**Fragmento de lectura:**
▬▬▬▬▬▬

Es muy difícil escoger un número favorito en la monumental Pasión según San Mateo de Bach. Es una obra tan repleta de jalones que el mejor consejo es siempre escucharla entera.
Sucede que a veces entro en bucle sin una razón definida y me paso días repitiendo un movimiento, un pedazo de música. Así ando con Können Tränen meiner Wangen, el número 52 de la Pasión. Es un aria para contralto. Pilatos se lava las manos, suelta a Barrabás y empiezan a azotar a Jesús; el alto, tras un recitativo que denuncia el atroz comportamiento, canta:
Können Tränen meiner Wangen
Nichts erlangen,
O, so nehmt mein Herz hinein!
Aber lasst es bei den Fluten,
Wenn die Wunden milde bluten,
Auch die Opferschale sein!
Si las lágrimas de mis mejillas
nada pueden obtener,
¡oh, tomad mi corazón!
Y que para los torrentes
que de sus heridas bondadosos brotan
sea él entonces el cáliz.
He escuchado muchas de las versiones disponibles, una y otra vez. Les traigo algunas. Empiezo con esta que incluye el recitativo previo.

▬▬▬▬▬▬

**Datos proporcionados:**

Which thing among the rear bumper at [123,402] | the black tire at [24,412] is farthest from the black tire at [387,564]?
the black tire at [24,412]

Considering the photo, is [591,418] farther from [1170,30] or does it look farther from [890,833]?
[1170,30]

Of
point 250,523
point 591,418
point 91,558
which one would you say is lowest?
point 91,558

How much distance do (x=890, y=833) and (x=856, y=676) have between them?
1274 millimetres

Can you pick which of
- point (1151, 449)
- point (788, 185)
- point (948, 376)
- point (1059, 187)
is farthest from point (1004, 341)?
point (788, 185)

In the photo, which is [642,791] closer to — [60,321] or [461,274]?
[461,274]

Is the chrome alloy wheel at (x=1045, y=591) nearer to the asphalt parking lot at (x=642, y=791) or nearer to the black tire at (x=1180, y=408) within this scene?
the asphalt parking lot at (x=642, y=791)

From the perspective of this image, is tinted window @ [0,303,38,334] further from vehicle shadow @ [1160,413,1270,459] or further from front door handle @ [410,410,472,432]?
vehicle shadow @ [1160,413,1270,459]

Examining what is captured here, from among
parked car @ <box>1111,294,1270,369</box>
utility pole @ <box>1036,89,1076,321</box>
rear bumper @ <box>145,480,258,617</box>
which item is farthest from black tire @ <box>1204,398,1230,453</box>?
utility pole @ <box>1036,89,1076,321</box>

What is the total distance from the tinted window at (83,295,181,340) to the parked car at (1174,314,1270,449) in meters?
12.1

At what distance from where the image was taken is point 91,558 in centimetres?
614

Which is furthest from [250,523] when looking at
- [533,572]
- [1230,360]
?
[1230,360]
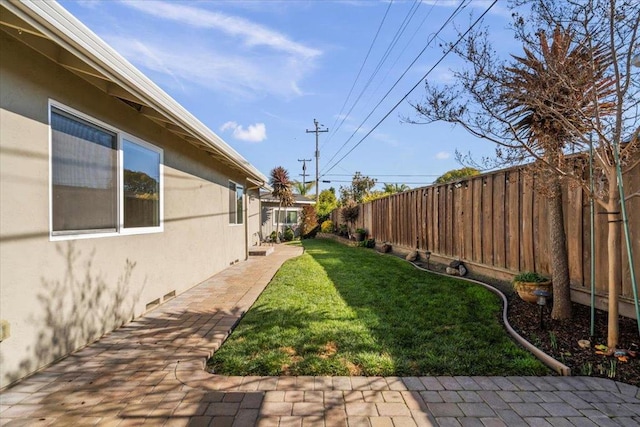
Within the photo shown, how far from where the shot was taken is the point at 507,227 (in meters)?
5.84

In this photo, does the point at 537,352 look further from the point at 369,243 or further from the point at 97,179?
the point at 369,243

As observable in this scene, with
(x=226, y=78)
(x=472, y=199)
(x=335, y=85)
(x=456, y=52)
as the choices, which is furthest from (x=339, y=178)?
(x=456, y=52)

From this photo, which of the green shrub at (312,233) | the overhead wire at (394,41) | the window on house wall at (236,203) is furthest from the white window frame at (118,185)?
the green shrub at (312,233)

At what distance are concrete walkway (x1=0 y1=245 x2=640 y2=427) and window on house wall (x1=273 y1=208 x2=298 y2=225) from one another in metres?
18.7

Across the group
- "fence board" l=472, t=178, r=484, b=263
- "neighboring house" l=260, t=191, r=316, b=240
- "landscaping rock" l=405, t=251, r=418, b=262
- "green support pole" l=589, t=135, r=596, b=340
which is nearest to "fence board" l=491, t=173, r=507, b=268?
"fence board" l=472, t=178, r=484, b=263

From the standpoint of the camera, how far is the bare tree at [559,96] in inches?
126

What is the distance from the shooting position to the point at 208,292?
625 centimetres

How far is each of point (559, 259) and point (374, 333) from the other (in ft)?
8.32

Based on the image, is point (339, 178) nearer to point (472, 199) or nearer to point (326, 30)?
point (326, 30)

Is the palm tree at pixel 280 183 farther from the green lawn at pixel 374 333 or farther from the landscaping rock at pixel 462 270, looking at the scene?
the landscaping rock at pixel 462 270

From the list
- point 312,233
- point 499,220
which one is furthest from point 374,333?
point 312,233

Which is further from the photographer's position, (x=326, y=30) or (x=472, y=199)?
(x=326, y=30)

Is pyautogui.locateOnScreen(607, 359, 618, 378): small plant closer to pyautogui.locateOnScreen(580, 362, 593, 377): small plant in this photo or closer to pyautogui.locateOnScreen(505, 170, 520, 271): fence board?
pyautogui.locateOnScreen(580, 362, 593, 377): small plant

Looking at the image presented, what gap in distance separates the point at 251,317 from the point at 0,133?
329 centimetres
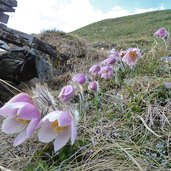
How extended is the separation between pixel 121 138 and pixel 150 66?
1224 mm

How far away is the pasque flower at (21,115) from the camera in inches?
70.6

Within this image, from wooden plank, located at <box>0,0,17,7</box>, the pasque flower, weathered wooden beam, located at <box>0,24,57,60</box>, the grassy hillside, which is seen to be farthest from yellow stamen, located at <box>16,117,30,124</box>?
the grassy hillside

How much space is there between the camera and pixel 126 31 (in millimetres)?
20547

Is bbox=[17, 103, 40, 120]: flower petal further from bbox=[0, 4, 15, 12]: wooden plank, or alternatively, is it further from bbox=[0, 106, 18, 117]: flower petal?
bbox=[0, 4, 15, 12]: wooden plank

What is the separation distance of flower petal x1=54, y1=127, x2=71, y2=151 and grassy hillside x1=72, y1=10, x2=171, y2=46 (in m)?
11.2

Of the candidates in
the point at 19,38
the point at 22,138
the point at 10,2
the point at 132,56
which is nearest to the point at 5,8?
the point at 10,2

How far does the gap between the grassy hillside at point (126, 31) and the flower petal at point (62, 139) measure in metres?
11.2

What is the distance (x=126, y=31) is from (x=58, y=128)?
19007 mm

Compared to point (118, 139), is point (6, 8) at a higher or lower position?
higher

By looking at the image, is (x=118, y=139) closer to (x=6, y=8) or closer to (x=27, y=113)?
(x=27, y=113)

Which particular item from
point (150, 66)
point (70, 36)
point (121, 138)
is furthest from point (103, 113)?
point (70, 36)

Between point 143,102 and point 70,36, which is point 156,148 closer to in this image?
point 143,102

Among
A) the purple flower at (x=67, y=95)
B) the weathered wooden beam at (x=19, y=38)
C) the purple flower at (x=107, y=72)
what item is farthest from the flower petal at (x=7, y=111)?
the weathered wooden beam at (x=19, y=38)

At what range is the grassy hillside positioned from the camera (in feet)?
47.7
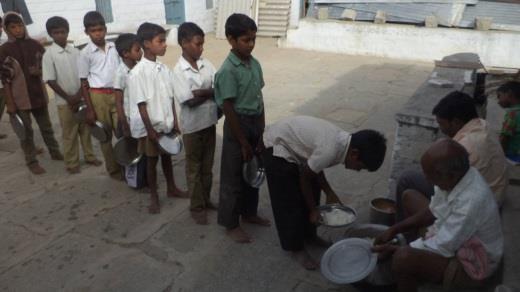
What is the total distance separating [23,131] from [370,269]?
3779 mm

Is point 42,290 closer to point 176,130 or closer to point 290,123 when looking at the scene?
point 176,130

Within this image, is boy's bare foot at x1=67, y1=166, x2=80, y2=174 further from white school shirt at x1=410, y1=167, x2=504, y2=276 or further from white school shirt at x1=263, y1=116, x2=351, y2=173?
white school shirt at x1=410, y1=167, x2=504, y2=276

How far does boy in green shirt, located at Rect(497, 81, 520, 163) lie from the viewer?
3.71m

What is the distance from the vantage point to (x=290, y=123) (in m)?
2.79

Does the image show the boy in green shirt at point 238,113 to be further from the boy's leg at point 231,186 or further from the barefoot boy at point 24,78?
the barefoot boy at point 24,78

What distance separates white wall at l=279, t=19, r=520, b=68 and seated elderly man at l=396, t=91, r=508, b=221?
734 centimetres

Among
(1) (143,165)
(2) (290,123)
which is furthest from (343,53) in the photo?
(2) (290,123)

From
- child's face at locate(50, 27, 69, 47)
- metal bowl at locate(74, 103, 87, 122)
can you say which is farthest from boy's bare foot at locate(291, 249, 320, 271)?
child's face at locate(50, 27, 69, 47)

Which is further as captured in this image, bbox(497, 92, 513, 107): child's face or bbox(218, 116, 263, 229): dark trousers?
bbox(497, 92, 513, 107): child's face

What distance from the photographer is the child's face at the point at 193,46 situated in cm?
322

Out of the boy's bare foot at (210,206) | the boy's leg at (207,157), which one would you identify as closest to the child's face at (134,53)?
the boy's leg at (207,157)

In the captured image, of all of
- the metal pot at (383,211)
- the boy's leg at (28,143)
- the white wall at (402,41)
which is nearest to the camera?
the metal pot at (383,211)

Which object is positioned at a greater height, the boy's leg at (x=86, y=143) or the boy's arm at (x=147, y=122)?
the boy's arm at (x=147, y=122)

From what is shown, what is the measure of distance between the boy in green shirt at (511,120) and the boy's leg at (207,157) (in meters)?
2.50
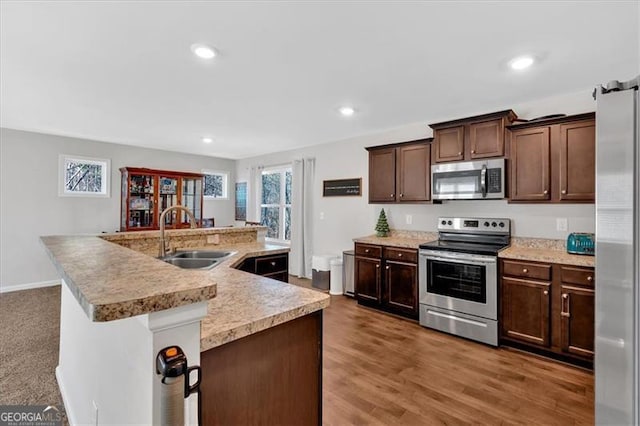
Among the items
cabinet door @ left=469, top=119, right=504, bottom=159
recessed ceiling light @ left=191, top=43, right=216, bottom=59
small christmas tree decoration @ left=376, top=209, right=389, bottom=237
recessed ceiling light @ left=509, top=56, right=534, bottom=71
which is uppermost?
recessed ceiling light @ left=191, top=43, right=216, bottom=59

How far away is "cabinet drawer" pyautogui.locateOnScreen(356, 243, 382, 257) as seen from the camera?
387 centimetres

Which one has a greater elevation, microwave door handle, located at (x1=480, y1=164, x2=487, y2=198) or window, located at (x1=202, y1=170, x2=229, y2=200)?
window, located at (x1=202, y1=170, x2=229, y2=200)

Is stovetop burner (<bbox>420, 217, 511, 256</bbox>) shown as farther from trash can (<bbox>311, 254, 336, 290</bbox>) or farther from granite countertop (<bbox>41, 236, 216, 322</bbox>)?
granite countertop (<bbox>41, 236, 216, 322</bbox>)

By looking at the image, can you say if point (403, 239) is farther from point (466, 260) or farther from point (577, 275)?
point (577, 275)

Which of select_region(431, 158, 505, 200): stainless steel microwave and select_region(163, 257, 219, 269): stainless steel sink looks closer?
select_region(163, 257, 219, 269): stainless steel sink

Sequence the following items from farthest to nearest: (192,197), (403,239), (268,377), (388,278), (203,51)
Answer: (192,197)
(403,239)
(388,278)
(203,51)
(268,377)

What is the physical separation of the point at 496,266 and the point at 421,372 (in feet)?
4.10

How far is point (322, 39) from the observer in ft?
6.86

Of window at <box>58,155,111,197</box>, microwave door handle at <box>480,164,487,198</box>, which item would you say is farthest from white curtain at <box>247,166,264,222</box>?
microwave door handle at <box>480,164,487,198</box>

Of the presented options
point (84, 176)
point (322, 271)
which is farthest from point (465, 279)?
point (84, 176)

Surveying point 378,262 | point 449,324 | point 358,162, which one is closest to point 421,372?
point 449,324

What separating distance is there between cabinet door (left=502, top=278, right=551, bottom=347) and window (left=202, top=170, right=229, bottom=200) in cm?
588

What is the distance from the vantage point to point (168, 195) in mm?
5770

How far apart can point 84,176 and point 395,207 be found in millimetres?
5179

▬▬▬▬▬▬

**Consigna del ejercicio A:**
Conteste con brevedad, según el texto sobre la Pasión según San Mateo:
(i) ¿Qué consejo se da para escuchar la obra?
(ii) ¿Para qué voz está escrita el aria Können Tränen meiner Wangen?
(iii) En la traducción, ¿qué se pide tomar si las lágrimas nada pueden obtener?
**Consigna del ejercicio B:** Retome el texto sobre la Pasión según San Mateo después de su última oración y continúelo en el mismo tono.

**Solución propuesta A:**
(i) Escucharla entera.
(ii) Para contralto.
(iii) El corazón.

**Solución propuesta B:**
Ya saben de la importancia que tienen, en esta obra, las parejas recitativo-aria como elementos de articulación e impulso de la narración. Este es un buen ejemplo. El recitativo (Erbarm es Gott!) es virulento. Afea a la humanidad, al contemplar al Cristo flagelado, su dureza de corazón, su impasibilidad, su ausencia de piedad. Lo hace a golpes de séptimas que se suceden en dirección dominante, sin establecer claramente ninguna tonalidad, incrementando la tensión hasta el entorno incluso de mi menor, y cuando parece que se avecina una cadencia en fa sostenido menor … … Bach modula enarmónicamente a tiempo para acabar en sol menor, deshaciendo la tensión bruscamente, sobre la súplica implorante «deteneos», requerimiento que parece provocar el cese del golpeteo de las cuerdas, esos latigazos obsesivos en forma de puntillo. Todo queda en suspenso, como exánime. El procedimiento final es tan rápido, tan inestable, que el oído y el corazón del oyente no saben bien donde se encuentran, y por eso funciona tan bien algo que puede sonar extraño, fuera de lugar, si no se escucha primero el recitativo. El aria —permítanme decirlo así— comienza al revés:
Los dos primeros compases son una típica conclusión cadencial. De hecho la conmovedora melodía que se inicia en los violines en el compás tercero finaliza precisamente con esos motivos descendentes, conclusivos:
Ese comienzo es una declaración, un programa. Tras la agonía de Cristo, azotado, y la súplica desatendida, las mismas cuerdas en las que los puntillos funcionaban como latigazos instalados sobre esas séptimas sucesivas, se convierten en un descenso, una interiorización y asunción del dolor, que mediante el procedimiento de fijar nítidamente la tonalidad en que terminaba el recitativo, sol menor, coadyuva al cambio psicológico. El oyente ya no pide que cese la tortura, sino que se ofrece, implorante, como receptáculo, como destinatario del sacrificio.
La eficacia de tan simple procedimiento es mágica. La melodía empieza a volar y asciende hasta ese «la» suplicante del cuarto compás (que funciona asombrosamente bien con un énfasis más o menos marcado; comparen la versión de Herreweghe con la de Richter) …
… que más tarde se invierte y se recoge en el do# grave, que actúa como sensible de la dominante (cumple esa función en la cadencia final en sol menor que reaparece con los motivos de los dos primeros compases).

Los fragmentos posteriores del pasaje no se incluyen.